TRT_MAX_WORKSPACE_GB = int(os.getenv("TRT_MAX_WORKSPACE_GB", "6"))
USE_VAD = os.getenv("USE_VAD", "true").lower() == "true"

# NeMo export settings (only used when ONNX files not cached)
NEMO_REPO_ID = os.getenv("NEMO_REPO_ID", "primeline/parakeet-primeline")
NEMO_FILENAME = os.getenv("NEMO_FILENAME", "2_95_WER.nemo")
ONNX_CACHE_DIR = Path(os.getenv("ONNX_CACHE_DIR", "/root/.cache/huggingface/onnx_export"))

# Batching configuration
BATCH_SIZE = int(os.getenv("BATCH_SIZE", "8"))
BATCH_TIMEOUT_MS = float(os.getenv("BATCH_TIMEOUT_MS", "100"))
MAX_QUEUE_SIZE = int(os.getenv("MAX_QUEUE_SIZE", "64"))

# Global state
asr_model = None
model_loading = False
batch_processor: Optional["BatchProcessor"] = None


# ---------------------------------------------------------------------------
# Batch processor
# ---------------------------------------------------------------------------


@dataclass
class _BatchItem:
    """A single queued transcription request."""
    waveform: np.ndarray
    sample_rate: int
    future: asyncio.Future
    filename: str
    submit_time: float = field(default_factory=time.time)


class BatchProcessor:
    """Collects concurrent transcription requests and processes them with
    controlled GPU concurrency.  Incoming requests are queued; a background
    task drains up to *max_batch_size* items (or fewer after *batch_timeout_ms*)
    and runs inference sequentially on a single-thread executor so the event
    loop stays responsive while only one GPU call is in-flight at a time."""

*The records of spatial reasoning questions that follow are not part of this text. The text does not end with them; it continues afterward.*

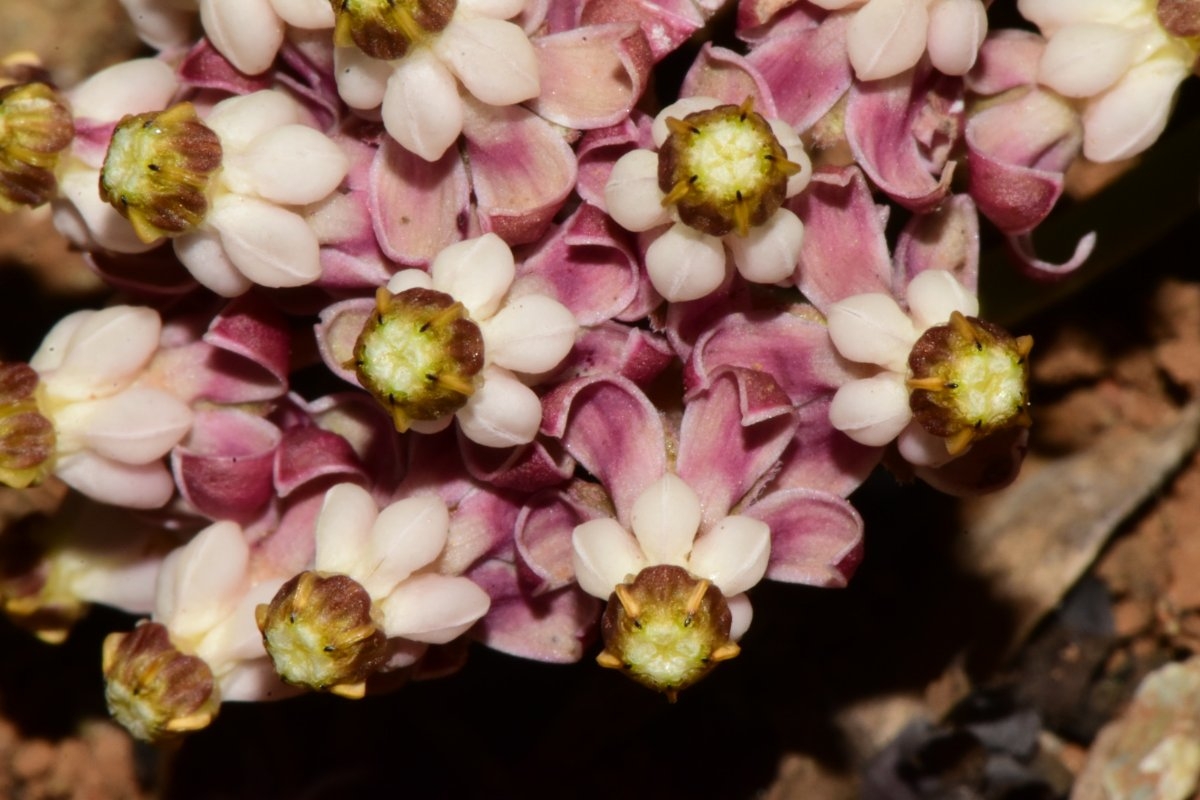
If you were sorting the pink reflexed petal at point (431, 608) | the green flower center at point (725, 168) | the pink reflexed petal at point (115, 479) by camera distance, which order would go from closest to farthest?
the green flower center at point (725, 168) → the pink reflexed petal at point (431, 608) → the pink reflexed petal at point (115, 479)

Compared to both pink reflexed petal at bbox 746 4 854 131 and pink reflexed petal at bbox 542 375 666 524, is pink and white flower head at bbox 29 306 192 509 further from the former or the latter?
pink reflexed petal at bbox 746 4 854 131

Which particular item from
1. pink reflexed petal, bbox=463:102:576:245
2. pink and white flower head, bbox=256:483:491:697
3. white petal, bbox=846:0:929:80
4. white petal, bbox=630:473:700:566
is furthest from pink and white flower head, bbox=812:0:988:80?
pink and white flower head, bbox=256:483:491:697

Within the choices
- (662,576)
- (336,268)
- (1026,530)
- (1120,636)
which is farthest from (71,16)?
(1120,636)

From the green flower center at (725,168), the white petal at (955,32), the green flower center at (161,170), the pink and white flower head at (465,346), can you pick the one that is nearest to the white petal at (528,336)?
the pink and white flower head at (465,346)

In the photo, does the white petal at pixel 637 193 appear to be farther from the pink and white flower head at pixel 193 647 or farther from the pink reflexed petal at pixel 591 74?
the pink and white flower head at pixel 193 647

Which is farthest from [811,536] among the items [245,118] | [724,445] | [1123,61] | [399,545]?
[245,118]

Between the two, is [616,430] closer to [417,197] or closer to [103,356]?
[417,197]

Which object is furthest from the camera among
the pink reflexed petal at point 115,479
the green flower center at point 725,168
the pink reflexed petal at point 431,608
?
the pink reflexed petal at point 115,479

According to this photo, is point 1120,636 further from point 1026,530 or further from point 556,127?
point 556,127
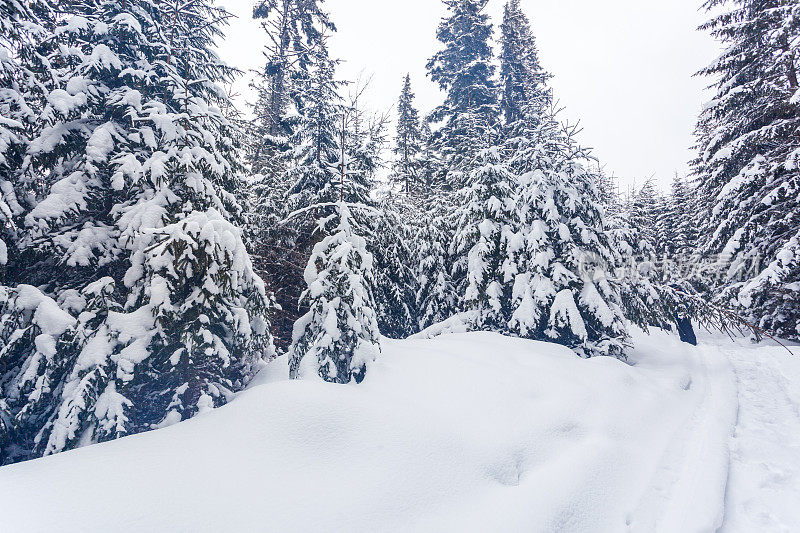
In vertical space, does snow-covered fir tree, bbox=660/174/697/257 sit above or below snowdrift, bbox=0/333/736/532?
above

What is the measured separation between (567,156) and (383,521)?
10485 millimetres

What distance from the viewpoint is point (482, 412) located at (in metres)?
4.66

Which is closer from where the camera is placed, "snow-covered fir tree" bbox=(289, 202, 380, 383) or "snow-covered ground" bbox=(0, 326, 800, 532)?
"snow-covered ground" bbox=(0, 326, 800, 532)

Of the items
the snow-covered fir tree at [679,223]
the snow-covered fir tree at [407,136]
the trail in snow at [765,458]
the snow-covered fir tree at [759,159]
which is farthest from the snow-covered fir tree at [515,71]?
the trail in snow at [765,458]

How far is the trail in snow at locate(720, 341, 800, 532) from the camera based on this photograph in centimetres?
363

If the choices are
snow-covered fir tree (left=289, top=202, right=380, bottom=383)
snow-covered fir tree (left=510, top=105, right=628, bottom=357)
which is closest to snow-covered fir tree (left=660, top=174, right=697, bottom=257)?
snow-covered fir tree (left=510, top=105, right=628, bottom=357)

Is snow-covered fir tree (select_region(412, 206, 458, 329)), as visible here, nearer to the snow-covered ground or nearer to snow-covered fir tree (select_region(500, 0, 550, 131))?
the snow-covered ground

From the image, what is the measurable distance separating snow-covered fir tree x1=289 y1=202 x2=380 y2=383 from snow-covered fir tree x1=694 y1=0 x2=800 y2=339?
45.2ft

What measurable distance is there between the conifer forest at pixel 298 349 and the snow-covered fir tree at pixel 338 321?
4cm

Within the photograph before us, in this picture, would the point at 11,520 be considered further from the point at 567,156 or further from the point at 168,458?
the point at 567,156

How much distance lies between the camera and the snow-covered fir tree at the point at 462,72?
59.1 ft

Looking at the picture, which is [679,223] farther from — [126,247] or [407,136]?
[126,247]

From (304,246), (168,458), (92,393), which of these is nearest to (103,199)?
(92,393)

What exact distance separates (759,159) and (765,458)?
40.1ft
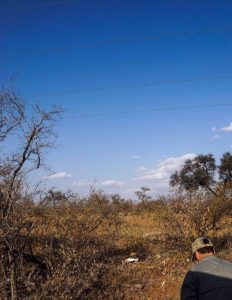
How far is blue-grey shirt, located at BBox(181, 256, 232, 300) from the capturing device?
4152 millimetres

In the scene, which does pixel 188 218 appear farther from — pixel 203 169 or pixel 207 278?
pixel 203 169

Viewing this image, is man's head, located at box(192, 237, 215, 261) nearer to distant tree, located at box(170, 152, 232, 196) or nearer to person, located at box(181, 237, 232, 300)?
person, located at box(181, 237, 232, 300)

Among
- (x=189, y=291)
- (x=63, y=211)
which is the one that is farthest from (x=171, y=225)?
(x=189, y=291)

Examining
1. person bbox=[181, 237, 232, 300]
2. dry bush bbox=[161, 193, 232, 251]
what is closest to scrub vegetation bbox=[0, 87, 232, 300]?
dry bush bbox=[161, 193, 232, 251]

    def __init__(self, max_batch_size: int, batch_timeout_ms: float, max_queue_size: int):
        self.max_batch_size = max_batch_size
        self.batch_timeout_ms = batch_timeout_ms
        self._queue: asyncio.Queue[_BatchItem] = asyncio.Queue(maxsize=max_queue_size)
        self._gpu_executor = ThreadPoolExecutor(max_workers=1, thread_name_prefix="gpu")
        self._task: Optional[asyncio.Task] = None
        self._stats = {
            "batches_processed": 0,
            "items_processed": 0,
            "items_failed": 0,
        }

    # -- lifecycle ------------------------------------------------------------

    def start(self):
        self._task = asyncio.create_task(self._process_loop())

    async def stop(self):
        if self._task:
            self._task.cancel()
            try:
                await self._task
            except asyncio.CancelledError:
                pass
        self._gpu_executor.shutdown(wait=False)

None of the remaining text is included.